「桜島噴火」から大地震に置き換わった都市伝説
「何かが起きるかもしれない」という予知的な都市伝説は、ウェブ時代からSNS時代に突入して以降、急速かつ広範囲に拡散されるようになった。
たとえば、「トカラの法則」は2016年頃からSNSを中心に広まった都市伝説だが、もともとは「桜島の噴火」が起こる法則として知られていたものが、いつしか「大地震」に置き換えられていったのである。

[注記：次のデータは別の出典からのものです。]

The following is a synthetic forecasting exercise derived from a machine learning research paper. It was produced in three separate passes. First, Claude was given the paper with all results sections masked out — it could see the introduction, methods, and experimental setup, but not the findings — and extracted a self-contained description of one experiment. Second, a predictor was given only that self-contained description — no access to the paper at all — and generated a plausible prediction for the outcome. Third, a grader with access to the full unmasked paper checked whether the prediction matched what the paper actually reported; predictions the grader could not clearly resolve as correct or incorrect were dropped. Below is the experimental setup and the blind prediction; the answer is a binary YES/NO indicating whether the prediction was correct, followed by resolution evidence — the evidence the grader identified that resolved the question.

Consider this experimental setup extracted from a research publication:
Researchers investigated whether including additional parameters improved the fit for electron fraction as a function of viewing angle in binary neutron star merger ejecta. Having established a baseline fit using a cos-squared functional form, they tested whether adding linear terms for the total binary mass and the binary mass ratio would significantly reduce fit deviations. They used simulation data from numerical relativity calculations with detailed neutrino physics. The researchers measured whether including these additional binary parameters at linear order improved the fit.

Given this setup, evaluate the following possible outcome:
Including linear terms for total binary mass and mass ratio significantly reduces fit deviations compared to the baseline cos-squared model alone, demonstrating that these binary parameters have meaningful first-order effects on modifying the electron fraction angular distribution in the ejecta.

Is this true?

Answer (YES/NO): NO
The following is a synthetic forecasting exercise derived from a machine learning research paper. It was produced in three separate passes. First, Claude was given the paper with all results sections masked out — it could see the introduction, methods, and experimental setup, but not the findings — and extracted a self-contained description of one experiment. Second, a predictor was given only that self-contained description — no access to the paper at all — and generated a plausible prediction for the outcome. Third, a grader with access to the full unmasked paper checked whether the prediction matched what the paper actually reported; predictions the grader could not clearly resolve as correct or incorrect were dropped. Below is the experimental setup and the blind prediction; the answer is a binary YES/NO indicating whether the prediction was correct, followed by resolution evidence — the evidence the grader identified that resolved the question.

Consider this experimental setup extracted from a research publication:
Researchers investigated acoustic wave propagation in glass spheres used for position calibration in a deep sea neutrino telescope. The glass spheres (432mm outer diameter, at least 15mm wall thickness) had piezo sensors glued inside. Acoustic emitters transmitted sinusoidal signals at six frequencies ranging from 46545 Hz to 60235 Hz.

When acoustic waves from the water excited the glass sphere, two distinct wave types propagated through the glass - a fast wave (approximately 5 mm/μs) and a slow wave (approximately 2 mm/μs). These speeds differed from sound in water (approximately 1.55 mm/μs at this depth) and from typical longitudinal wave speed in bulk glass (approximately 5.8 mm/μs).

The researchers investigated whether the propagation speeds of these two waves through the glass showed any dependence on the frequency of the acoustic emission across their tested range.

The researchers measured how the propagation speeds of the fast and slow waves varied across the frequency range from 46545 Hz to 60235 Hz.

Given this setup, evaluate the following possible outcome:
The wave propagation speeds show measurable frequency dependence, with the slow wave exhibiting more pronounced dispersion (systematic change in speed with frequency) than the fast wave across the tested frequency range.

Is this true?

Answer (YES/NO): YES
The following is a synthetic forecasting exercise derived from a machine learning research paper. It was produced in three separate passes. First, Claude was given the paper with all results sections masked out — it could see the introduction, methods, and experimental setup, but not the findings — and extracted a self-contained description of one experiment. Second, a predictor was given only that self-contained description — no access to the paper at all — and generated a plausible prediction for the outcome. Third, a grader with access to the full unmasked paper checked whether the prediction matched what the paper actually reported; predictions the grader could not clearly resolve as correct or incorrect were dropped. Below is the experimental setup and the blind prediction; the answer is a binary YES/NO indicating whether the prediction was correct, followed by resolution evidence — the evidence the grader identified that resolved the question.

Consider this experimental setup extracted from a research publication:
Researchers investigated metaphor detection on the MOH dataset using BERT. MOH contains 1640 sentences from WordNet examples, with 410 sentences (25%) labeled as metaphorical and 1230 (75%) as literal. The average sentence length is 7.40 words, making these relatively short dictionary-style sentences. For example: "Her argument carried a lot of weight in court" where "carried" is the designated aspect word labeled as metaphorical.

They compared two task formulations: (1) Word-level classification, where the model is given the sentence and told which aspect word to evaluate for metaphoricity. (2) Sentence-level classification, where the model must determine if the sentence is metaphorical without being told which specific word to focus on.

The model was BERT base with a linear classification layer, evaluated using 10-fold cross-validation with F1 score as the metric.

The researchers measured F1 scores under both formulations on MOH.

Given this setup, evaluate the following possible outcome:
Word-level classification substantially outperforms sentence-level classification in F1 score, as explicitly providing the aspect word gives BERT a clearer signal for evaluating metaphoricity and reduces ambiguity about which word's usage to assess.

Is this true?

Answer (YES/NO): NO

また、先述した中国大使館の「慎重に」というメッセージは、25年4月14日に「南海トラフなどに関する新たな情報」が発表された際に、一般的な注意喚起として出されたもので、「7月5日に大地震が来る」からではない。情報が伝達される中で、「4月の発表」であることが省かれて伝えられたのである。
「7月5日」を予言したとされる、たつき氏の『私が見た未来』の情報が再燃したのも、SNSが発端だった。
そもそも東日本大震災を予言したとしてウェブで話題になったころ、たつき氏はすでに漫画家を引退していた。
だが、たつき氏をかたるなりすましがSNSを中心に「予言」を展開し、『私が見た未来』の復刻の動きが出た際に、本物のたつき氏が気づき、出版社に申し出たのだ。
最終的に、本人が『完全版』を出すことになったが、本人の意向は十分に反映されないまま発行されてしまったという。
今年6月に出版された自伝『天使の遺言』で、たつき氏はその後悔を述べ、「夢を見た日=何かが起きる日というわけではない」と釈明している。
情報社会において、とくに防災情報に関するリテラシーは重要である。7月5日を過ぎても、今回の騒動を通じて「なぜ信じられたのか」「何が人々の行動を変えたのか」を検証する必要があるだろう。